■ **Aim**
Copy every one of the lines below word for word, leaving out the pictures.

[Excerpts from a spatial reasoning dataset]
··········
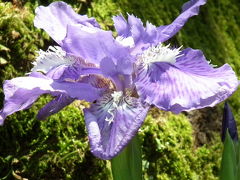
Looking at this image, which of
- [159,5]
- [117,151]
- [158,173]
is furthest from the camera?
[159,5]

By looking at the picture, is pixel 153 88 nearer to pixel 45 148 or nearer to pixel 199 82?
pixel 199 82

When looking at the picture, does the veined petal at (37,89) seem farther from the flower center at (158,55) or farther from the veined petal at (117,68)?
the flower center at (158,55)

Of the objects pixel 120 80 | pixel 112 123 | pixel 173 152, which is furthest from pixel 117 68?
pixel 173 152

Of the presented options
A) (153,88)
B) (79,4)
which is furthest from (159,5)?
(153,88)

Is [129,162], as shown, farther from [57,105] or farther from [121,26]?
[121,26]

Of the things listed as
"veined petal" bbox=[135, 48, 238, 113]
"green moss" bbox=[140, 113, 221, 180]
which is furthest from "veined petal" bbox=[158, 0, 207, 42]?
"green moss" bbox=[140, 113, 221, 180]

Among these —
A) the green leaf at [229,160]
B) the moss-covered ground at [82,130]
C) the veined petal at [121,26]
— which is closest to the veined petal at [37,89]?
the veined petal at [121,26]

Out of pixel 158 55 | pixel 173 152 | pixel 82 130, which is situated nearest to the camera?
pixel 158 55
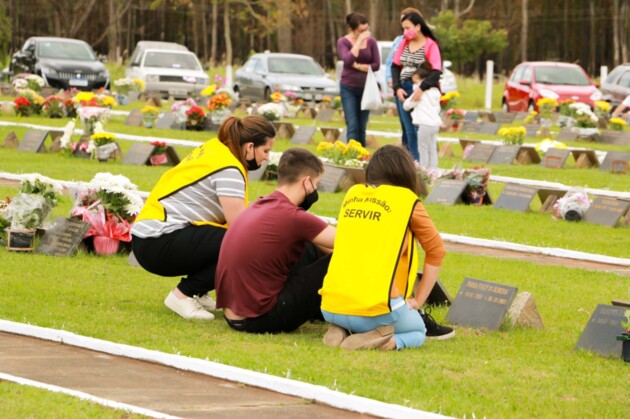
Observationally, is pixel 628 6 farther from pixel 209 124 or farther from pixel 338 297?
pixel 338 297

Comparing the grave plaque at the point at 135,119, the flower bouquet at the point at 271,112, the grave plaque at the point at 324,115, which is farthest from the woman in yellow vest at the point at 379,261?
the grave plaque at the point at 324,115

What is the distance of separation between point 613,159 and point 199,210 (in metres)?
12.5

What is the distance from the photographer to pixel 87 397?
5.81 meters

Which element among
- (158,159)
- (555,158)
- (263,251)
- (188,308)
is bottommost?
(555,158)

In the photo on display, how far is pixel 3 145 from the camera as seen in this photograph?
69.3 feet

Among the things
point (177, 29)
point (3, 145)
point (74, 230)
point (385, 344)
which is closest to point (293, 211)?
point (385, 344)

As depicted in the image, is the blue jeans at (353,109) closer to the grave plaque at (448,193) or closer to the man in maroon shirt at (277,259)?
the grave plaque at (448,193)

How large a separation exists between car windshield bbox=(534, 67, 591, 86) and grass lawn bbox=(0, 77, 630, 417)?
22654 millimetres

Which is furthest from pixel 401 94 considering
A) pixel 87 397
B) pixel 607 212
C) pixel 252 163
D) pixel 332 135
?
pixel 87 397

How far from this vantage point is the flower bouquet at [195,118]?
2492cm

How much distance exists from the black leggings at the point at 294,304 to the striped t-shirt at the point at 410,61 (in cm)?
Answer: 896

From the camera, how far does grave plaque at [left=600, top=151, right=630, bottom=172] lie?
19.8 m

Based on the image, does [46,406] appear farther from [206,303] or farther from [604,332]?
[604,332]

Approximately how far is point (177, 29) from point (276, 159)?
··········
■ **Answer to the task**
Looking at this image, which of
- [159,5]
- [117,151]
- [158,173]
is furthest from the camera?
[159,5]

By looking at the picture, is pixel 153 88 nearer to pixel 45 148 or nearer to pixel 199 82?
pixel 199 82

When looking at the picture, does the veined petal at (37,89) seem farther from the flower center at (158,55) or farther from the veined petal at (117,68)?
the flower center at (158,55)

Of the objects pixel 120 80 | pixel 112 123 | pixel 173 152, which is furthest from pixel 117 68?
pixel 173 152

Of the presented options
A) (153,88)
B) (79,4)
which is furthest from (159,5)?
(153,88)

Is [129,162], as shown, farther from [57,105] or farther from [121,26]?
[121,26]

Of the things listed as
"veined petal" bbox=[135, 48, 238, 113]
"green moss" bbox=[140, 113, 221, 180]
which is furthest from "veined petal" bbox=[158, 0, 207, 42]?
"green moss" bbox=[140, 113, 221, 180]

Among these —
A) the green leaf at [229,160]
B) the moss-covered ground at [82,130]
C) the veined petal at [121,26]
— which is closest to the veined petal at [37,89]?
the veined petal at [121,26]

Out of pixel 158 55 | pixel 173 152 | pixel 82 130, which is situated nearest to the camera?
pixel 158 55
Observationally, is pixel 628 6 farther from pixel 209 124 or farther from pixel 338 297?
pixel 338 297

Comparing the grave plaque at the point at 135,119, the flower bouquet at the point at 271,112, the grave plaque at the point at 324,115, which is farthest from the woman in yellow vest at the point at 379,261?
the grave plaque at the point at 324,115

What is the distance of separation between point 613,159 and point 199,210 (in metres)?
12.5

What is the distance from the photographer to pixel 87 397?
5.81 meters

Which element among
- (158,159)
- (555,158)
- (263,251)
- (188,308)
is bottommost?
(555,158)

In the photo on display, how far is pixel 3 145 from the camera as seen in this photograph?
69.3 feet

Among the things
point (177, 29)
point (3, 145)
point (74, 230)
point (385, 344)
which is closest to point (293, 211)?
point (385, 344)

As depicted in the image, is the blue jeans at (353,109) closer to the grave plaque at (448,193) or closer to the man in maroon shirt at (277,259)?
the grave plaque at (448,193)

How large a separation exists between car windshield bbox=(534, 67, 591, 86) and grass lawn bbox=(0, 77, 630, 417)?
22654 millimetres

Which is furthest from pixel 401 94 considering
A) pixel 87 397
B) pixel 607 212
C) pixel 252 163
D) pixel 332 135
?
pixel 87 397

How far from this vantage point is the flower bouquet at [195,118]?
2492cm

How much distance exists from the black leggings at the point at 294,304 to the striped t-shirt at the point at 410,61 (in cm)?
Answer: 896

From the camera, how far does grave plaque at [left=600, top=151, right=630, bottom=172] lie?
19.8 m

Based on the image, does [46,406] appear farther from [206,303] or farther from [604,332]?
[604,332]

Approximately how far is point (177, 29) from point (276, 159)?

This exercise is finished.